Zooming in on the taxi chart on a tablet may remove the ‘big picture’ view, leaving you to see a major intersection as close to end of the runway. It was a dark night. Planes landing on the runway were touching down close to the intersection, leading the relief pilots to think it was close to the end of the runway (but actually the landing threshold was displaced 511 meters). And both the captain and first officer thought they had the performance numbers for intersection T1.
Printout of on-board performance tool data. Photo source QCAA.
Unfortunately 09#T1 refers to “T1” engine performance conditions, not the “T1” intersection on runway 9.
It seems like a normal accident. A variety of engineering and human factors all lining up on a dark night.
So why have all four pilots been fired?
“At Qatar Airways we will not accept any kind of lapses by pilots because they have hundreds of passengers whom they risked.”
Oh dear. It’s the ‘fire and forget’ philosophy of flight safety (which is one step beyond ‘blame and train’). Stupid pilots. Bad pilots. Dangerous pilots. Now that they have been let go, the head of Qatar has publicly stated that passengers could rest assured the Miami incident was the “first and last” time it would happen at his airline.
The “first and last” time?
This one accident was a too-close high-energy brush with solid ground. But the message firing the pilots sends to every other pilot, bag loader, dispatcher, flight attendant and gate agent at the airline is a much more dangerous explosive charge. If you make a mistake, however easy due to poor engineering or bad luck or human factors or complex unforeseen interactions, and if you want to keep your job, you best be quiet.
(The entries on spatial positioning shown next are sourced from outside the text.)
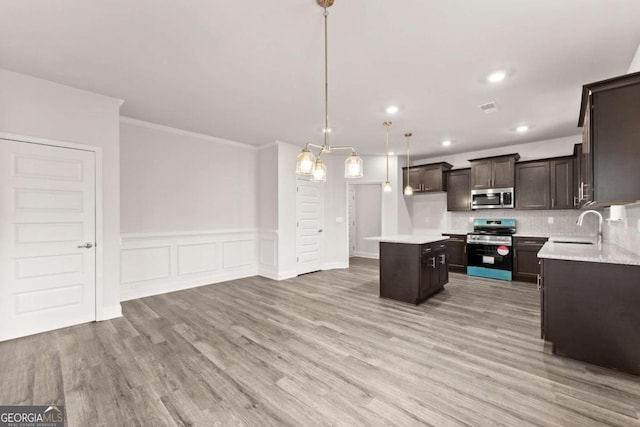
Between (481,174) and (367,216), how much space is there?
374 centimetres

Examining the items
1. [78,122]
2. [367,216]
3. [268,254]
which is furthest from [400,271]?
[367,216]

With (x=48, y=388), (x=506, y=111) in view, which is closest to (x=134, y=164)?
(x=48, y=388)

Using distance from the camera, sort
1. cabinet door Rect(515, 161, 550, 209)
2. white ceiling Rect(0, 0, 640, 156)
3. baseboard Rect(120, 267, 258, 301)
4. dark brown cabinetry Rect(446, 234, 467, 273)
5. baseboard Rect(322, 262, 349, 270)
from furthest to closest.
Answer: baseboard Rect(322, 262, 349, 270)
dark brown cabinetry Rect(446, 234, 467, 273)
cabinet door Rect(515, 161, 550, 209)
baseboard Rect(120, 267, 258, 301)
white ceiling Rect(0, 0, 640, 156)

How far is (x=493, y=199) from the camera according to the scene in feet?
18.8

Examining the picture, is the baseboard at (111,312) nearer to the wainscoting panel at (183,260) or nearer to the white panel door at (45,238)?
the white panel door at (45,238)

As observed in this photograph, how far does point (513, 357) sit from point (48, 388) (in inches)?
153

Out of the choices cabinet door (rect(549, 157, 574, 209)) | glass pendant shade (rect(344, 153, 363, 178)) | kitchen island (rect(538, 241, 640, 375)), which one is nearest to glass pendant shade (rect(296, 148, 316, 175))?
glass pendant shade (rect(344, 153, 363, 178))

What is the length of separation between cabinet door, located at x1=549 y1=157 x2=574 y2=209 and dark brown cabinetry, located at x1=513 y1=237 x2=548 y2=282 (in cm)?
75

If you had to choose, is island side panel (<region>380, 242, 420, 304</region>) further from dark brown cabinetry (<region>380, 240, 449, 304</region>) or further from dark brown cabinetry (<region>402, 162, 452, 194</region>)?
dark brown cabinetry (<region>402, 162, 452, 194</region>)

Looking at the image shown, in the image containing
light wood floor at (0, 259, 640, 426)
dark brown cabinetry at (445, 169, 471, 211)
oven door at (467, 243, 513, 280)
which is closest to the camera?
light wood floor at (0, 259, 640, 426)

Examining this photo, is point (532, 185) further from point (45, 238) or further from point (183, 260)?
point (45, 238)

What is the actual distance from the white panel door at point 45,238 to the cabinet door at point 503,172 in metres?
6.82

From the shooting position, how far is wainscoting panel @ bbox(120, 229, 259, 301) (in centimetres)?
435

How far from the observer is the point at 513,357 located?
255 centimetres
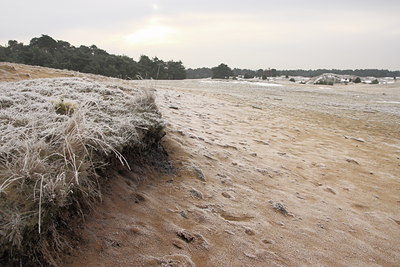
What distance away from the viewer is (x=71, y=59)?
30531 mm

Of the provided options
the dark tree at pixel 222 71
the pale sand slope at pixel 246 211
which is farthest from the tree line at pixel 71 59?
the pale sand slope at pixel 246 211

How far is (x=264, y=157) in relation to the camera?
4.10 metres

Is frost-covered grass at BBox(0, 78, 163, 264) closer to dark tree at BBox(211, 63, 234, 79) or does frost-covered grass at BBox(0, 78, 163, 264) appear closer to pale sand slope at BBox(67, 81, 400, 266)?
pale sand slope at BBox(67, 81, 400, 266)

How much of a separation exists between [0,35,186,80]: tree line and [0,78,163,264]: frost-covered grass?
71.9 feet

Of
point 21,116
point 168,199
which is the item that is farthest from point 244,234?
point 21,116

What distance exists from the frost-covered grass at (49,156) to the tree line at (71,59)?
71.9 ft

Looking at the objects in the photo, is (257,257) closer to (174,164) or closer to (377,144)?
(174,164)

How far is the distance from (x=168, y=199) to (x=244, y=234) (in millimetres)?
674

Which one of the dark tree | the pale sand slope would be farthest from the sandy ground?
the dark tree

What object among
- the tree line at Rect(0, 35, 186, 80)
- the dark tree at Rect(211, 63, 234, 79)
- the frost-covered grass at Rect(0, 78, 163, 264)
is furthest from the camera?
the dark tree at Rect(211, 63, 234, 79)

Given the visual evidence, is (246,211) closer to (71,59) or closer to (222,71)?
(71,59)

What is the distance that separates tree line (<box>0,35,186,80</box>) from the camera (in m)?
29.2

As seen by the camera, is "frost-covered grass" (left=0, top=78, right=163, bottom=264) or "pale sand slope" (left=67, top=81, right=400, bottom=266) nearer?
"frost-covered grass" (left=0, top=78, right=163, bottom=264)

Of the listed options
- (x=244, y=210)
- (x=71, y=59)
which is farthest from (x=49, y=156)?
(x=71, y=59)
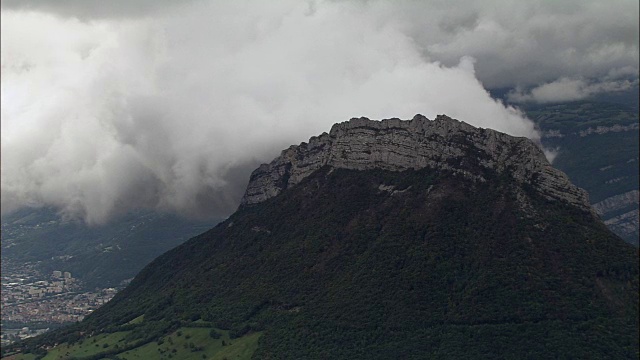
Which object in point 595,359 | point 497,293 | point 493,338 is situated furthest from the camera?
point 497,293

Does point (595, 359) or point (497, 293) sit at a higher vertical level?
point (497, 293)

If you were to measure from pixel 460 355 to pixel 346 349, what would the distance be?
3394cm

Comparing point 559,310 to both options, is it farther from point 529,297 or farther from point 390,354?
point 390,354

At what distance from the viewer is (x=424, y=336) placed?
A: 19362cm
While some media outlets praised the firing decision, “To say, this was the right decision on the part of Qatar is an understatement”, I am saddened. This totally destroys the open sharing of little incidents that lets us all change procedures and behaviors before a large accident happens. This is completely counter to the well-known and proven paths of Just Culture. This is against the philosophy of ASAP and NASA ASRS and UK CHIRP and SMS and just about any open safety system that is conducive to reporting, engagement and safety improvement.
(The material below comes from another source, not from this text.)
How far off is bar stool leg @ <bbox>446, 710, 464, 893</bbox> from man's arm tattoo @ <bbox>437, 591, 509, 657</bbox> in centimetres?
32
If you “won’t accept any lapses”, on fear of firing, then your employees will not report any. However, I’ll bet you a billion dollars to a bagel that slips and errors and lapses and engineering complexities will happen. And one day, it will be CNN reporting what happened, not the friendly safety department.
It’s scary when management’s response to safety incidents is to offer a big steaming cup of STFU.
Let’s be careful up there. And share our experiences, fun or frightening.